São Paulo registra terceira  manhã mais lenta da história

Capital paulista registrou 209 quilômetros de congestionamento às 9h30 nas vias monitoradas pela CET

Caio do Valle, Felipe Cordeiro e Julia Affonso, O Estado de S. Paulo

05 de junho de 2014 | 08h34

Atualizado às 10h45

SÃO PAULO - A greve dos agentes da Companhia de Engenharia de Tráfego (CET) e dos metroviários afeta o trânsito da capital paulista nesta quinta-feira, 5. A cidade registrou o recorde de lentidão no período da manhã em 2014, com 209 quilômetros de retenção nas vias monitoradas pela CET às 9h30 - o normal para o horário seria entre 74 e 105 quilômetros. 

O índice de lentidão é o terceiro maior da história para o período da manhã. Os dois primeiros ocorreram em 2012: 249 quilômetros às 10h do dia 23 de maio; e 245 quilômetros às 10h de 12 de novembro. Já o recorde anterior de trânsito na manhã neste ano foi de 168 quilômetros, registrado em 22 de maio.

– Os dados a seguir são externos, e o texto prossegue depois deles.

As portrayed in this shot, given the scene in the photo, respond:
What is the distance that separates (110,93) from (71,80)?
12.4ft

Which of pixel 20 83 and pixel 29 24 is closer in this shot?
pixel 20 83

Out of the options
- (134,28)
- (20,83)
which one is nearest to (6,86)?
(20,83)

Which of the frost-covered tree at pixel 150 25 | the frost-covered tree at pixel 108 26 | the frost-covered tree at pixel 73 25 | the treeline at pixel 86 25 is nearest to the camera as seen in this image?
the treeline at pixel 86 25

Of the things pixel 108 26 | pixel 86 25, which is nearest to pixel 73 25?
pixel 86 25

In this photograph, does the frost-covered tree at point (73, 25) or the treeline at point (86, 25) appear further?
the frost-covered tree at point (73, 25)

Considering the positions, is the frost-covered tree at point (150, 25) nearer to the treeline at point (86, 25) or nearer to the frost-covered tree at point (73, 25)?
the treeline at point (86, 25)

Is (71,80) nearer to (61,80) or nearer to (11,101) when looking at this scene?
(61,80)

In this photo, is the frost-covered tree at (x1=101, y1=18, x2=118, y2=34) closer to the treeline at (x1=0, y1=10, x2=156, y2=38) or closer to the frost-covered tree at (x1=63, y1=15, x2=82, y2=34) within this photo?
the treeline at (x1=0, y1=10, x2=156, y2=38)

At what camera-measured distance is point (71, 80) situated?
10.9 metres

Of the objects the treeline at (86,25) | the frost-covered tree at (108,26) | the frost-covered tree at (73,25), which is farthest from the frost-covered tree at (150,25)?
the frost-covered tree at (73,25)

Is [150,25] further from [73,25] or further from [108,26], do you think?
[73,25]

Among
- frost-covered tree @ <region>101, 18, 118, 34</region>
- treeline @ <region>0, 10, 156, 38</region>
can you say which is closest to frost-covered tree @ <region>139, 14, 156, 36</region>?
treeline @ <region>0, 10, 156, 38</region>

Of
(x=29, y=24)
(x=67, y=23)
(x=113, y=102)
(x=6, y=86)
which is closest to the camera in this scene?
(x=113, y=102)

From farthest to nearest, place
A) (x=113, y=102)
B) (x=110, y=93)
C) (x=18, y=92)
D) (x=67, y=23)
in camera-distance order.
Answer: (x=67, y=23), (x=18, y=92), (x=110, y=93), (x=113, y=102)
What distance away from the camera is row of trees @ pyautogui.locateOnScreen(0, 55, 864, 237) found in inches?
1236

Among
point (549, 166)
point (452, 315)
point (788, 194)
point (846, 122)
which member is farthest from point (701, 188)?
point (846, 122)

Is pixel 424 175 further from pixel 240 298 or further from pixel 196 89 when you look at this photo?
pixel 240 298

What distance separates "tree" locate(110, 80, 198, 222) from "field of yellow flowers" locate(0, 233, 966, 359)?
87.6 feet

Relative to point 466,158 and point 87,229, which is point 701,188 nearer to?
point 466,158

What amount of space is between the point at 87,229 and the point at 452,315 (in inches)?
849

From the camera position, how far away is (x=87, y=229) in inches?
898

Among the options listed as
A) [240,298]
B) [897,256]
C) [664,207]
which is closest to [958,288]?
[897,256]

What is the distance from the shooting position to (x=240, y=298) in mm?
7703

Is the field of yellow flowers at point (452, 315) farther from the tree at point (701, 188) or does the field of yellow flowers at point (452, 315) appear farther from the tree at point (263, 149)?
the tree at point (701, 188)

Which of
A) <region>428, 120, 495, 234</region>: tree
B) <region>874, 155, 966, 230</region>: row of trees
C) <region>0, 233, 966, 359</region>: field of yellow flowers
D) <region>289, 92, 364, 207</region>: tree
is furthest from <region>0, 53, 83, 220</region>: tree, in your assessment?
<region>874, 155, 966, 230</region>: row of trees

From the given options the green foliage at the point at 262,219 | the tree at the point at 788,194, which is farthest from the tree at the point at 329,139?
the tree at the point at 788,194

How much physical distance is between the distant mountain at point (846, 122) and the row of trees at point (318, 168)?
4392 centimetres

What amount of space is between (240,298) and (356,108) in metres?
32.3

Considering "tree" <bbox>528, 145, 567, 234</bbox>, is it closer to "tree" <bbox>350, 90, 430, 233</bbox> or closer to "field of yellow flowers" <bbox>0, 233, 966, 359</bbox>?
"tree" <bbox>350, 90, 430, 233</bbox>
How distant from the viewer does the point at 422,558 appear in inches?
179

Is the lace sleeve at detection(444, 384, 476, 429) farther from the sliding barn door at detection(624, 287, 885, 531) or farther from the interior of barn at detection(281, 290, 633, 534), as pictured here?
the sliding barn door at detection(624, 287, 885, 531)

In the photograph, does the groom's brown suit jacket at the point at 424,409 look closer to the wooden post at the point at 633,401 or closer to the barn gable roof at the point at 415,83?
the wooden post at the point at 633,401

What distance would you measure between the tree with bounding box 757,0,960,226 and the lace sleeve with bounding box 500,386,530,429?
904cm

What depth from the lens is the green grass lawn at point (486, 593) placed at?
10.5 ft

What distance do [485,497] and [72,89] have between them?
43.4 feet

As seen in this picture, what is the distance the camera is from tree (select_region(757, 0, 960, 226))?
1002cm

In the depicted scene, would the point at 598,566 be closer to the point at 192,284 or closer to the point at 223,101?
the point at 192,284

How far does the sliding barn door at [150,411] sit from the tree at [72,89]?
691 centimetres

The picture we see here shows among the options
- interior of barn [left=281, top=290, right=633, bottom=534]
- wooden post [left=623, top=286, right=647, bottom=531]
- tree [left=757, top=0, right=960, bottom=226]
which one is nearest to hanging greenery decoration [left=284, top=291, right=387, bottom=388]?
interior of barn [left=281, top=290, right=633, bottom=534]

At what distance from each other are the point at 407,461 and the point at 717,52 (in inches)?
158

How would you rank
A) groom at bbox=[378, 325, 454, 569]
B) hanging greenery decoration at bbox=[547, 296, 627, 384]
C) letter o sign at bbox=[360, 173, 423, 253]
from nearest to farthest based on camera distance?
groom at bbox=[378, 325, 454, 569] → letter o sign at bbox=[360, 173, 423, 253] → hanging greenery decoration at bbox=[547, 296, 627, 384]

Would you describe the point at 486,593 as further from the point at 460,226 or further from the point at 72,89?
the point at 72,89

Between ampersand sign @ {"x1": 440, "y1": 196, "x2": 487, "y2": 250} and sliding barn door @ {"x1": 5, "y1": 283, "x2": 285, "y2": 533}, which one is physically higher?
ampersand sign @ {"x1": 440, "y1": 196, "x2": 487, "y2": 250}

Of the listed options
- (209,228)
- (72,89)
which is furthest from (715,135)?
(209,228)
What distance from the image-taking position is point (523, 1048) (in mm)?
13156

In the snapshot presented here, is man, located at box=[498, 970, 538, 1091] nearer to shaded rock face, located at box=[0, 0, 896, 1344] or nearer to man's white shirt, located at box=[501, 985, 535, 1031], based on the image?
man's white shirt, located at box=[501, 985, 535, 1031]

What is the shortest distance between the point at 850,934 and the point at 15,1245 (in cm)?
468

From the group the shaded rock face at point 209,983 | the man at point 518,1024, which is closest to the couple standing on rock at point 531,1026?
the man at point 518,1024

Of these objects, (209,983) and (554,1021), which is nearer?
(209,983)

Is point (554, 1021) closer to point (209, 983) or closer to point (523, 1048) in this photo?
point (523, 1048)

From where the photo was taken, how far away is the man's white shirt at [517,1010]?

'Marronzinhos'. O Sindicato dos Trabalhadores no Sistema de Operação de Tráfego do Estado de São Paulo (Sindviários) estima que 75% da categoria aderiu à paralisação, iniciada na noite de quarta-feira, 4, após uma assembleia.

Um dos impactos da falta de mão de obra pôde ser observado na Radial Leste. Ali, a faixa reversível, montada todas as manhãs para tentar desafogar o trânsito no sentido centro, não foi ativada. O resultado: 12,7 km de trânsito lento, entre a Praça Divinolândia e a Rua Wandenkolk, no Tatuapé, na zona leste.

Além disso, a faixa reversível da Estrada do M'Boi Mirim, na zona sul, passou a funcionar mais tarde, o que não refrescou em nada para os motoristas e passageiros de ônibus que circulam por aquela via, no sentido centro. É o que explica o presidente do Sindviários, Reno Ale.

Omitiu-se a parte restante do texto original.